• ASSIGNMENT: Copy out each line in the listing below where the word "Macaca" appears.

• INFORMATION:
== Segment start ==

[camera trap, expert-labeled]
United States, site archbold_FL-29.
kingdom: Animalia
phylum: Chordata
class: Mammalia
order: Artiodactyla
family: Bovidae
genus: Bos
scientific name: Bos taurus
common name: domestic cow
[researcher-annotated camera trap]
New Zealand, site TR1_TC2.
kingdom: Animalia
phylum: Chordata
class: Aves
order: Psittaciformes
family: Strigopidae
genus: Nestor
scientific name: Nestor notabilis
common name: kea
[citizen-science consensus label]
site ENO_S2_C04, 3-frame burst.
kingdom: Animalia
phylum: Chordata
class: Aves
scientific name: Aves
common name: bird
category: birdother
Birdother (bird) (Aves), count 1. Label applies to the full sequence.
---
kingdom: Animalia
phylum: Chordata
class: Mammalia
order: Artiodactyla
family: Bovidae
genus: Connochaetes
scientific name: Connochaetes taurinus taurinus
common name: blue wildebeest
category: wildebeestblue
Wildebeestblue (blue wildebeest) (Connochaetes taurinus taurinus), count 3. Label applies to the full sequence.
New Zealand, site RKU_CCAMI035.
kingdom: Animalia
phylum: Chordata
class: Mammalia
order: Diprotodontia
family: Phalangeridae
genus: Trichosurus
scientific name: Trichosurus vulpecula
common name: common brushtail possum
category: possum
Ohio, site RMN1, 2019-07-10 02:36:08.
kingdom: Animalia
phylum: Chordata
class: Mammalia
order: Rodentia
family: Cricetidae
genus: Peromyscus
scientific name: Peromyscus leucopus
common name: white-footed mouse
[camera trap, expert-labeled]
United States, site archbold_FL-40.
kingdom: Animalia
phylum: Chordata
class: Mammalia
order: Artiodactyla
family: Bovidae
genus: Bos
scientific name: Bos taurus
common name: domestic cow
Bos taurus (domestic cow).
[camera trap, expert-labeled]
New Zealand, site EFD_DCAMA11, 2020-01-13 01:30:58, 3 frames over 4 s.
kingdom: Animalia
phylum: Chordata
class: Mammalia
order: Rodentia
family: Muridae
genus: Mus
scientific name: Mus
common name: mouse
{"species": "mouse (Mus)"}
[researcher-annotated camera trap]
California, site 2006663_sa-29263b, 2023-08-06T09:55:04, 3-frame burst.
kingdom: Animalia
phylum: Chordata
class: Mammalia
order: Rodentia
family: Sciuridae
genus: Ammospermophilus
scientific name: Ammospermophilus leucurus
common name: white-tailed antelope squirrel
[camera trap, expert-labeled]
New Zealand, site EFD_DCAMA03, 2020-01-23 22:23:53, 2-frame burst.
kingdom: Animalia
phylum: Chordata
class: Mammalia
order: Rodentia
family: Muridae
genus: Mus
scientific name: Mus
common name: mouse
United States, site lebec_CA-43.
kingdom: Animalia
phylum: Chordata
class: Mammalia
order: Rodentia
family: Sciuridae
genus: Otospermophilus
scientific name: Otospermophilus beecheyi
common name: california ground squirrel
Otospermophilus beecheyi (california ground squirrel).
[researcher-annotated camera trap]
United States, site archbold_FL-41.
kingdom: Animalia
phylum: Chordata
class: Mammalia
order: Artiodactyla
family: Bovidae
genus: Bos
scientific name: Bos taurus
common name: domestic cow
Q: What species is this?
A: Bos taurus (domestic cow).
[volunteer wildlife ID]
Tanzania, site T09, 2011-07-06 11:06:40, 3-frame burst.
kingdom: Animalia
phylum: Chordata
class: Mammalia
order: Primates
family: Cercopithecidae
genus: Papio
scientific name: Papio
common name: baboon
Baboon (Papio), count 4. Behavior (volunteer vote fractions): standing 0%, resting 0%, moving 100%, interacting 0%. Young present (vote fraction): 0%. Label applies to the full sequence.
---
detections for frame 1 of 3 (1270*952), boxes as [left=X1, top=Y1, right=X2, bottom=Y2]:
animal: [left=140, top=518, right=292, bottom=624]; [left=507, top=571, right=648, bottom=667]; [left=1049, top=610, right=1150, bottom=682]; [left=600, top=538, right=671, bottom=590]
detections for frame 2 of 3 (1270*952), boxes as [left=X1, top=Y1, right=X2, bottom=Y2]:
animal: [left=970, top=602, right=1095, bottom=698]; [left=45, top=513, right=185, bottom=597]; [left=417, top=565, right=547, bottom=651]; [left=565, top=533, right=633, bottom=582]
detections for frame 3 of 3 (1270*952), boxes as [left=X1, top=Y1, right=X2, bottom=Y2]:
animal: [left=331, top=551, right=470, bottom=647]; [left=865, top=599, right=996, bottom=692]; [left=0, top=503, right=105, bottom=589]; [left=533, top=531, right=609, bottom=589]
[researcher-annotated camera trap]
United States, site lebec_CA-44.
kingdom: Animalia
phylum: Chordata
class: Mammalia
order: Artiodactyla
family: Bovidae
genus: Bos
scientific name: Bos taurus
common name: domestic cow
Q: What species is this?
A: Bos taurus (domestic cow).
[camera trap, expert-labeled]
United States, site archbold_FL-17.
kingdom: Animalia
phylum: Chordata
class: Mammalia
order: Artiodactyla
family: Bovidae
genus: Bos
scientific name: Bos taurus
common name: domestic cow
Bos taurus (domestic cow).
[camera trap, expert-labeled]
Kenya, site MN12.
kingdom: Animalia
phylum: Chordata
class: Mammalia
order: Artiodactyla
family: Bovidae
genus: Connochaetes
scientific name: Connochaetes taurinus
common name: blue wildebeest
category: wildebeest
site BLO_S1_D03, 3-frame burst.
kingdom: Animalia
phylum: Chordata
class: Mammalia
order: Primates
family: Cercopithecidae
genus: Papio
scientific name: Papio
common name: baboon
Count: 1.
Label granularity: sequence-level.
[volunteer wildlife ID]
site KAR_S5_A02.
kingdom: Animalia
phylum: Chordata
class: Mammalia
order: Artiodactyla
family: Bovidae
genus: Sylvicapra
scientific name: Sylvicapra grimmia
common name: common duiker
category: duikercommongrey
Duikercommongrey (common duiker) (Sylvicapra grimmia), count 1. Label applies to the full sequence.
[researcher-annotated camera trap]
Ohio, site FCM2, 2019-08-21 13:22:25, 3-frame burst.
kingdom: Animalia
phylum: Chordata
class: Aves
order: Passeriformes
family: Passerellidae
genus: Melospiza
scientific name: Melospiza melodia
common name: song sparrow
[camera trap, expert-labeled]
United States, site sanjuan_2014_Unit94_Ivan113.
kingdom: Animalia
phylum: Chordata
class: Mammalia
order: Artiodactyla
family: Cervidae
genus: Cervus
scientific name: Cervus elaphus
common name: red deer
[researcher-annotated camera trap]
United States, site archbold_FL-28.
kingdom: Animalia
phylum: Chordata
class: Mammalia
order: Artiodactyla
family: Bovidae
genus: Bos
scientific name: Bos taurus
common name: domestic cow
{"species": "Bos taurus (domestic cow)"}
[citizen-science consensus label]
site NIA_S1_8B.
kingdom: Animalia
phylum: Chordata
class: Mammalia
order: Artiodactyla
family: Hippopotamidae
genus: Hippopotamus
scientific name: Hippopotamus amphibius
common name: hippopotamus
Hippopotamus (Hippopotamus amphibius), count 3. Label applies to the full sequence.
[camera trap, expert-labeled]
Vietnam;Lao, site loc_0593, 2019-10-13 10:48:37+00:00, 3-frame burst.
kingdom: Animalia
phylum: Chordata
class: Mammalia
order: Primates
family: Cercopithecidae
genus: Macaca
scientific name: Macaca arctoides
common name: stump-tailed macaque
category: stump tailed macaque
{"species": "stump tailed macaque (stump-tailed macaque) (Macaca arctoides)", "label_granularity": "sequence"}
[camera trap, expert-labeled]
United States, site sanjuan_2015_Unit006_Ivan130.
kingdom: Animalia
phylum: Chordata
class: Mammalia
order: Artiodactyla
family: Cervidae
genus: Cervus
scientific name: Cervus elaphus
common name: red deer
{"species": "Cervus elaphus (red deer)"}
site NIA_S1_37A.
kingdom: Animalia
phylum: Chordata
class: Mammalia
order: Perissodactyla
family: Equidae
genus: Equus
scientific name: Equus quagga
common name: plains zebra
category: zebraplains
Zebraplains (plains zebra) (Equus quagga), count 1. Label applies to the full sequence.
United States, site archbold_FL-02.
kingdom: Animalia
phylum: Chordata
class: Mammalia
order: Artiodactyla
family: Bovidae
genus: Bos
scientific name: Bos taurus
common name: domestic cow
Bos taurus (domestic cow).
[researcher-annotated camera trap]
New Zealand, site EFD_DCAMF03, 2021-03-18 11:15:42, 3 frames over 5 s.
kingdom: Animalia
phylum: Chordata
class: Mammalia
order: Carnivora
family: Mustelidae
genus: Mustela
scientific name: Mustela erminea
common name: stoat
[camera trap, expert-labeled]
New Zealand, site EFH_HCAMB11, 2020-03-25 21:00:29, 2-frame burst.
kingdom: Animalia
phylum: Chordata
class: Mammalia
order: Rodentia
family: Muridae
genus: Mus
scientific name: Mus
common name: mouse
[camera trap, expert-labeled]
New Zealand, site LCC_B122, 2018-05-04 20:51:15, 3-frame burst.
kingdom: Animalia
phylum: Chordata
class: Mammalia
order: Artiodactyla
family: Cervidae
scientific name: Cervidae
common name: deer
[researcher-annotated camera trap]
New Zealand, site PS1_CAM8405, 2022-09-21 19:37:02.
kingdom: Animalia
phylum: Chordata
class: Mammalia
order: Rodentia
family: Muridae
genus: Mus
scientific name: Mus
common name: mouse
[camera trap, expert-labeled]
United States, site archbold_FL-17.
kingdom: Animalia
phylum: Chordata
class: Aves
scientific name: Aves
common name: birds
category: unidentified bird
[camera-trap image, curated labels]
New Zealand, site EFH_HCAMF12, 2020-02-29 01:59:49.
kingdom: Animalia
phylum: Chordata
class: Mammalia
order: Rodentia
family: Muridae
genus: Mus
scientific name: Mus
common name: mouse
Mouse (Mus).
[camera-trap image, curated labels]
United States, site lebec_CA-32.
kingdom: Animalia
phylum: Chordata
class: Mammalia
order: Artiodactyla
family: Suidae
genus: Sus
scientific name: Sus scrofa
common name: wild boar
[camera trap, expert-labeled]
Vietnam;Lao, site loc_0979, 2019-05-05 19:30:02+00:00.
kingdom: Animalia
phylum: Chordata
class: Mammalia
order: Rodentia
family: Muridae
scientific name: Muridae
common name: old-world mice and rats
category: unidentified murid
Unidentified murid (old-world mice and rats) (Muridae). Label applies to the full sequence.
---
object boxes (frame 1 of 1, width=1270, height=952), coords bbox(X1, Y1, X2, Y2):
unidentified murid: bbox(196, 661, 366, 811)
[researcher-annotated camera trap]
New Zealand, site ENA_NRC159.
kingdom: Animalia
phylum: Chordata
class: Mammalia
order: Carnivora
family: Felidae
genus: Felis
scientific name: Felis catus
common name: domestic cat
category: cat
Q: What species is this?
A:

== Segment end ==

• REPLY:
genus: Macaca
scientific name: Macaca arctoides
{"species": "stump tailed macaque (stump-tailed macaque) (Macaca arctoides)", "label_granularity": "sequence"}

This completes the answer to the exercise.